> [EXERCISE DESCRIPTION]
Return, word for word, the lines of the listing below, starting at the line that contains "When examining the" and continuing through the final line of the listing.

(Spatial reasoning dataset excerpts)
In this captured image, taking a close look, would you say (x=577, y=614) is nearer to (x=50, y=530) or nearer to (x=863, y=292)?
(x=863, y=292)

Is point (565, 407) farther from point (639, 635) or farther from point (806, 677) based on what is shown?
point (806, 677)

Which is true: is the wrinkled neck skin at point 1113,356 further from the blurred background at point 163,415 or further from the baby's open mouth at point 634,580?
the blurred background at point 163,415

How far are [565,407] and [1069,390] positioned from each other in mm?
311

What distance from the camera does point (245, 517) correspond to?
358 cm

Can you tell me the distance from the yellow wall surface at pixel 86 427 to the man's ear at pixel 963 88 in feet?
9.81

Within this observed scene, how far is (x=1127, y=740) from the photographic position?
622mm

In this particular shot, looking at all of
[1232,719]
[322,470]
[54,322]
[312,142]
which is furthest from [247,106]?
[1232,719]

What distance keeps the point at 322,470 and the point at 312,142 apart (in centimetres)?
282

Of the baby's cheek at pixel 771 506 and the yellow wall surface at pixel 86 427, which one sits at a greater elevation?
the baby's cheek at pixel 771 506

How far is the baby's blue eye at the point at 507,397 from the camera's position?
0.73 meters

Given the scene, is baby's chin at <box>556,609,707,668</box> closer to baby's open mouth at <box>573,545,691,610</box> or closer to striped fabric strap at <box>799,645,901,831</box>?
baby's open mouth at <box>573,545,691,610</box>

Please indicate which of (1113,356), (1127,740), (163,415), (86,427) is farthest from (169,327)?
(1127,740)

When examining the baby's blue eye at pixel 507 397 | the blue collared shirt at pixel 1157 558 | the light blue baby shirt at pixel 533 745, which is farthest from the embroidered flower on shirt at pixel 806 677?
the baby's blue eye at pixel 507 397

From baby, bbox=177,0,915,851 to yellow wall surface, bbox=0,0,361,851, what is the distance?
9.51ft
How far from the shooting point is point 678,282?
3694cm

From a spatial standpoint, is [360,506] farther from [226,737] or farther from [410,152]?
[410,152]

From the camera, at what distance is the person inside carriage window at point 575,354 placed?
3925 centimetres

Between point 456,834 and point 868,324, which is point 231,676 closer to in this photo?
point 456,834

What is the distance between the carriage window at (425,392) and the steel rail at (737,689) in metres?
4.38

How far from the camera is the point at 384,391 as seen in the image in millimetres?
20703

> [EXERCISE OUTPUT]
When examining the baby's blue eye at pixel 507 397 | the blue collared shirt at pixel 1157 558 | the light blue baby shirt at pixel 533 745, which is farthest from the embroidered flower on shirt at pixel 806 677?
the baby's blue eye at pixel 507 397

From baby, bbox=177,0,915,851 to yellow wall surface, bbox=0,0,361,851, what is the distance?
9.51ft
How far from the shooting point is point 678,282?
3694cm

From a spatial standpoint, is [360,506] farther from [226,737] or farther from [410,152]?
[410,152]

From the camera, at what distance is the person inside carriage window at point 575,354 placed?
3925 centimetres

Between point 456,834 and point 868,324, which is point 231,676 closer to in this photo?
point 456,834

What is the distance between the carriage window at (425,392) and the steel rail at (737,689) in metres?
4.38

How far from the camera is the point at 384,391 as seen in the image in millimetres?
20703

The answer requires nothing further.